* _Tasks to perform_:
a) Could you print the part of the PAM library page starting with "This repository also" and going on through "combine function (f)", copied word for word?
b) Which lines in the rows contain the word "physical"? Copy out each such line in full.

* _Source excerpt_:
Giter Site home page Giter Site logo

pam's Introduction

PAM

PAM (Parallel Augmented Maps) is a parallel C++ library implementing the interface for sequence, ordered sets, ordered maps and augmented maps [2]. It uses the underlying balanced binary tree structure using join-based algorithms [1,2]. PAM is highly-parallelized, safe for concurrency, theoretically work-efficient, and supporting efficient GC. PAM supports four balancing schemes including AVL trees, red-black trees, treaps and weight-balanced trees (default).

PAM also implements another implementation of augmented maps, which is the prefix structure [3]. It is used for parallel sweepline algorithms for computational geometry problems.

This repository also contains examples of using PAM for a variety of applications, including range sum, 1D stabbing queries, 2D range queries, 2D segment queries, 2D rectangle queries, inverted index searching, implementing an HTAP database benchmark combining TPC-H queries and TPC-C transactions [5], version maintenance in single-writer transactional memory, etc.

Interface:

To define an augmented map using PAM, user need to specify the parameters including type names and (static) functions in the entry structure ``entry''.

  • typename key_t: the key type (K),
  • function comp: K x K -> bool: the comparison function on K (<_K)
  • typename val_t: the value type (V),
  • typename aug_t: the augmented value type (A),
  • function from_entry: K x V -> A: the base function (g)
  • function combine: A x A -> A: the combine function (f)
  • function get_empty: empty -> A: the identity of f (I)

Then an augmented map is defined with C++ template as

augmented_map<entry>.

Note that a plain ordered map is defined as an augmented map with no augmentation (i.e., it only has K, <_K and V in its entry) and a plain ordered set is similarly defined as an augmented map with no augmentation and no value type.

pam_map<entry>
pam_set<entry>

Here is an example of defining an augmented map "m" that has integer keys and values and is augmented with value sums (similar as the augmented sum example in our paper [1]):

struct entry {
  using key_t = int;
  using val_t = int;
  using aug_t = int;
  static bool comp(key_t a, key_t b) { 
    return a < b;}
  static aug_t get_empty() { return 0;}
  static aug_t from_entry(key_t k, val_t v) { 
    return v;}
  static aug_t combine(aug_t a, aug_t b) { 
    return a+b;}
};
augmented_map<entry> m;

Another quick example can be found in [2], which shows how to implement an interval tree using the PAM interface.

Hardware dependencies

Any modern (2010+) x86-based multicore machines. Relies on 128-bit CMPXCHG (requires -mcx16 compiler flag) but does not need hardware transactional memory (TSX). Most examples given in our scripts require 64GB memory, but range_query requires 256GB memory and aug_sum on the large input requires 1TB memory. All the examples can take smaller input size by setting command line arguments.

Software dependencies

PAM requires g++ 5.4.0 or later versions supporting the Cilk Plus extensions. The scripts that we provide in the repository use "numactl" for better performance. All tests can also run directly without "numactl".

We use python to write scripts to organize all results and compute speedup. It is not required to run tests.

* _Recorded information_:

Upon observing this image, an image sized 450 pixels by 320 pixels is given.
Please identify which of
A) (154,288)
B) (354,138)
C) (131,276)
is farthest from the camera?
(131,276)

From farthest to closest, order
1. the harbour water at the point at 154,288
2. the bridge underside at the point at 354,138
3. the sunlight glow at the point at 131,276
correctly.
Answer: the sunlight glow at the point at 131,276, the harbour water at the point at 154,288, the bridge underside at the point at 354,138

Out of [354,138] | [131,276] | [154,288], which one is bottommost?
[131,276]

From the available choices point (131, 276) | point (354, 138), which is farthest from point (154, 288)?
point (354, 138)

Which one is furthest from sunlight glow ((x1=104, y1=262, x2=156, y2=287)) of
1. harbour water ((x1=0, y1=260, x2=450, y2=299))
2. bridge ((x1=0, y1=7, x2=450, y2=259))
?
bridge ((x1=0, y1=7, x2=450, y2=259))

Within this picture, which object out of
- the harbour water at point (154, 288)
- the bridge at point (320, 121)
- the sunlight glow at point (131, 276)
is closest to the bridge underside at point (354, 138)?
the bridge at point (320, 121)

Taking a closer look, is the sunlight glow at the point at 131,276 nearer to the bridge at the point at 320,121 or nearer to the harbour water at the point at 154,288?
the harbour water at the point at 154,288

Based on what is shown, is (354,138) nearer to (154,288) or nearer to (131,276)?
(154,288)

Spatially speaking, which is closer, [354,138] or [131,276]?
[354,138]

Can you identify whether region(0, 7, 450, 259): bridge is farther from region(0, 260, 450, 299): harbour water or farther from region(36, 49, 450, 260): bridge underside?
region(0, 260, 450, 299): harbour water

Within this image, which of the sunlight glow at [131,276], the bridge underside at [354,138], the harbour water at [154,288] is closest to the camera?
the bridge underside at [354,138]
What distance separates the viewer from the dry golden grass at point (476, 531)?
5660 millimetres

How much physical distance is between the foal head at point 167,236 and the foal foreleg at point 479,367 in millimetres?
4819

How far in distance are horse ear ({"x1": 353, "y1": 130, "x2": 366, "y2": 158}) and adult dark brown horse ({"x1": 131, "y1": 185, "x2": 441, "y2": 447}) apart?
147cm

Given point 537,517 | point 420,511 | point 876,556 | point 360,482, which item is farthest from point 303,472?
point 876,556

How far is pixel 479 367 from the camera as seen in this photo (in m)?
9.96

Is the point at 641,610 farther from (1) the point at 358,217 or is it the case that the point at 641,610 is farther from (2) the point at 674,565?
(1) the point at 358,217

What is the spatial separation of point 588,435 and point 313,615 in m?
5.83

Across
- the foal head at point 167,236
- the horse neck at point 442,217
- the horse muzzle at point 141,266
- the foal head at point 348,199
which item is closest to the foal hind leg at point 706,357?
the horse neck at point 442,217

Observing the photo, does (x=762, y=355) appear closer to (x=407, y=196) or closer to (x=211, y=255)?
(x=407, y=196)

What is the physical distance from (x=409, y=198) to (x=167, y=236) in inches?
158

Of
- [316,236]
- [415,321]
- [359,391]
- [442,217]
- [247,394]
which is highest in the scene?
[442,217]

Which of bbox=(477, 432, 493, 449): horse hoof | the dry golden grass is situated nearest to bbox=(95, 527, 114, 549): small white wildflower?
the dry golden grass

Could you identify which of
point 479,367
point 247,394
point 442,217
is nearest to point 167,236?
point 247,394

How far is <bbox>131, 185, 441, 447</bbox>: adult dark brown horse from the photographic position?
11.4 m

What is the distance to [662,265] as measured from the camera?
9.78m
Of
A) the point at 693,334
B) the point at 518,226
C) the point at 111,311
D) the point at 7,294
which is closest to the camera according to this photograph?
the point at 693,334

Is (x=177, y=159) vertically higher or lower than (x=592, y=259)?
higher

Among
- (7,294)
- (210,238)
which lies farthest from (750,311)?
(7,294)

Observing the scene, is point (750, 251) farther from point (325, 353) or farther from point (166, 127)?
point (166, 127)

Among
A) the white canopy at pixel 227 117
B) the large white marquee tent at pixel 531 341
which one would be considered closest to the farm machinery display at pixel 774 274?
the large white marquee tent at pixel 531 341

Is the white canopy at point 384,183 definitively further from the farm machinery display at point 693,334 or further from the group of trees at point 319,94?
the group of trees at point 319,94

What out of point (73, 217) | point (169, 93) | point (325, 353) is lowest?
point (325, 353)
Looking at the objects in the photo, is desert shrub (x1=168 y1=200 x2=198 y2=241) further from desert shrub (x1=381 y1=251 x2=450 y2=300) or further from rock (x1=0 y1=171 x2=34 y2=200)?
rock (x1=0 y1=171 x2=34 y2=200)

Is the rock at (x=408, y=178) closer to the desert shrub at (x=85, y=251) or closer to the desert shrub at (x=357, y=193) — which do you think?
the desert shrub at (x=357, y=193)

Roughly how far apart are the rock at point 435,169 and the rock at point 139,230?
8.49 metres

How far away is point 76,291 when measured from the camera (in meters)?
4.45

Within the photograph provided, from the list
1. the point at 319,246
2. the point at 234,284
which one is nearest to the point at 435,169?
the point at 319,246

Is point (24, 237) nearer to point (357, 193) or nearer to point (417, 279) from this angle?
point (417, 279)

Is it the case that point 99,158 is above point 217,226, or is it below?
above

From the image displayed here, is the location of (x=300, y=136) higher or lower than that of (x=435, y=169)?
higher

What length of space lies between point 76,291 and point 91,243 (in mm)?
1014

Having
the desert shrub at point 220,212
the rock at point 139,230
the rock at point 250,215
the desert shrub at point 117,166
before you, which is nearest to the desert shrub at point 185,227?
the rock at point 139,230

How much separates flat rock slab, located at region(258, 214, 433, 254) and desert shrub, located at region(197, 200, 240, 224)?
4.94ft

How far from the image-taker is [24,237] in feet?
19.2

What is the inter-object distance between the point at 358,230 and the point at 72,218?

* _Task-by-task answers_:
a)
This repository also contains examples of using PAM for a variety of applications, including range sum, 1D stabbing queries, 2D range queries, 2D segment queries, 2D rectangle queries, inverted index searching, implementing an HTAP database benchmark combining TPC-H queries and TPC-C transactions [5], version maintenance in single-writer transactional memory, etc.

Interface:

To define an augmented map using PAM, user need to specify the parameters including type names and (static) functions in the entry structure ``entry''.

  • typename key_t: the key type (K),
  • function comp: K x K -> bool: the comparison function on K (<_K)
  • typename val_t: the value type (V),
  • typename aug_t: the augmented value type (A),
  • function from_entry: K x V -> A: the base function (g)
  • function combine: A x A -> A: the combine function (f)

b)
How much physical distance is between the foal head at point 167,236 and the foal foreleg at point 479,367 in millimetres?
What is the physical distance from (x=409, y=198) to (x=167, y=236) in inches?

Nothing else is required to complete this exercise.